Échos d’Afrique : Déby, à tout prix !




La France vient d’accorder une « aide » au Tchad sous forme d’un prêt de 40 millions d’euros afin de payer les salaires des fonctionnaires. Ce nouveau prêt, dans la continuité de l’action du FMI et de la banque mondiale au Tchad, alimente une dette odieuse et contribue à soutenir un régime autoritaire.

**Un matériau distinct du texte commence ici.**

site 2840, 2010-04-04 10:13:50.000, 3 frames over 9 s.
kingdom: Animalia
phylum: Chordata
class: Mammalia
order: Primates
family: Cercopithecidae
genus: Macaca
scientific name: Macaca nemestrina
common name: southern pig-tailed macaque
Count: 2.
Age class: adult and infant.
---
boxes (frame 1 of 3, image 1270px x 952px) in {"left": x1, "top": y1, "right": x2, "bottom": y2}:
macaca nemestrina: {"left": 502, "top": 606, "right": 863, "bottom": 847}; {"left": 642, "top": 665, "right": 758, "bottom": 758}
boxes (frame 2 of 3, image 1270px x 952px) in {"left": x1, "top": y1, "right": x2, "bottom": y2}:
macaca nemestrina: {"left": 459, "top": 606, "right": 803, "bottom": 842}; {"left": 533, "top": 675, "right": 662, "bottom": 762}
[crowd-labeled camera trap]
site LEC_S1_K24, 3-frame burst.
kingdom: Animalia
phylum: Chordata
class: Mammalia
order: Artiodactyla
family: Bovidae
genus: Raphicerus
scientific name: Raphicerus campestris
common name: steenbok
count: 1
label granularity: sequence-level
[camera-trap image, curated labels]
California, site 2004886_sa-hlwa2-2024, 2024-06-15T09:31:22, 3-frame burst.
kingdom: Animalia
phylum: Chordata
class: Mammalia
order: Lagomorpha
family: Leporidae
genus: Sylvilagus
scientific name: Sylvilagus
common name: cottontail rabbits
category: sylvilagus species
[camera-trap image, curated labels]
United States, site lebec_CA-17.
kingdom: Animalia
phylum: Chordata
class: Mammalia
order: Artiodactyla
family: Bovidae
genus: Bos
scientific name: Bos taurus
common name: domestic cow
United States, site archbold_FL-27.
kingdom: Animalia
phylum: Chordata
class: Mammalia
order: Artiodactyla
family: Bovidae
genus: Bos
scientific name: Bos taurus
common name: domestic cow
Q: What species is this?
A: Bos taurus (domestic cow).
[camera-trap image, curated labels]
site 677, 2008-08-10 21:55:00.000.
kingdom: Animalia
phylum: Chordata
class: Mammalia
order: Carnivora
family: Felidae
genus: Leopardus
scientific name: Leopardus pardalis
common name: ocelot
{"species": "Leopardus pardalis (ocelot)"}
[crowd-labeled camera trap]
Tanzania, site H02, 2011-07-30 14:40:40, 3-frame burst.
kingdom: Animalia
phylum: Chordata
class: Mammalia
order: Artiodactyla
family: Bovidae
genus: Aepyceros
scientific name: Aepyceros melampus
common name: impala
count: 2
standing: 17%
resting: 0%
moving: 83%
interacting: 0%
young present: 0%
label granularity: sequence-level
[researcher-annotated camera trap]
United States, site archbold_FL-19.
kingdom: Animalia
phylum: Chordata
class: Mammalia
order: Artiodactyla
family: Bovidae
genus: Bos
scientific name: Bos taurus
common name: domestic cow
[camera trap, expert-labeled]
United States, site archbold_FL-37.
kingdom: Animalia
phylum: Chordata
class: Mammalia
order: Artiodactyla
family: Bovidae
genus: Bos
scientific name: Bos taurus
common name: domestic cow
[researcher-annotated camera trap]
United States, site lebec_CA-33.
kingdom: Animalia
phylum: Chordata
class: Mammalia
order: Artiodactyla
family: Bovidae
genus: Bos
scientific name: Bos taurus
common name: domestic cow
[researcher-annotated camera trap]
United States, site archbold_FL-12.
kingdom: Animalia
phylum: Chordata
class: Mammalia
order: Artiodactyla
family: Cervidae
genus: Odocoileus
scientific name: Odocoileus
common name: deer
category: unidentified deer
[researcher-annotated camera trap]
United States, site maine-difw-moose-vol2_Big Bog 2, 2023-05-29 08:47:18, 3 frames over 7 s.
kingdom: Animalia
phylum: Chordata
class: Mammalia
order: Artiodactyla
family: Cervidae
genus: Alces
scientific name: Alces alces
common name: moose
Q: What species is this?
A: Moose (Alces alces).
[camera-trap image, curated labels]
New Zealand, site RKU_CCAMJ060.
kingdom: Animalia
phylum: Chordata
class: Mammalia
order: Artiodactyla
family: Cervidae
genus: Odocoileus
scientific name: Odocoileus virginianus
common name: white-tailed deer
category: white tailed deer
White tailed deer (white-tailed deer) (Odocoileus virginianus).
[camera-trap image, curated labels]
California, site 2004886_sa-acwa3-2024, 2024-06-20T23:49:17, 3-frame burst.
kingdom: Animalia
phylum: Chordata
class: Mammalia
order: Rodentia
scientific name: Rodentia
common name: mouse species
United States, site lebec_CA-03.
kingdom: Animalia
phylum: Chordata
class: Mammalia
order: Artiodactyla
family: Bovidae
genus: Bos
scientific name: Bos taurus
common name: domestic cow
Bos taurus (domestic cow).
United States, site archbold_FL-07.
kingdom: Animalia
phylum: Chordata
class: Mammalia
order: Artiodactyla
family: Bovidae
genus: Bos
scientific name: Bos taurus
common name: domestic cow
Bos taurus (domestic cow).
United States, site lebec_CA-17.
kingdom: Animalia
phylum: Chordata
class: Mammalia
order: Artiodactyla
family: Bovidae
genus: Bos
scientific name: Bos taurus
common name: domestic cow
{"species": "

Depuis 2014, le pays s’enfonce dans une crise profonde. La chute des prix du pétrole est loin d’en être la cause principale. La gestion délétère du pays et la captation des ressources au profit d’un clan au pouvoir, l’investissement dans l’armée au détriment des autres secteurs et la hausse des dépenses sécuritaires saignent à blanc la population tchadienne, dont les générations futures auront aussi à rembourser la dette alors que le pays manque cruellement d’infrastructures de santé, d’écoles...

Crise économique et enjeux sécuritaires justifient le durcissement du régime : censure et coupure d’Internet, répression des manifestations, opposants et opposantes traqué.es…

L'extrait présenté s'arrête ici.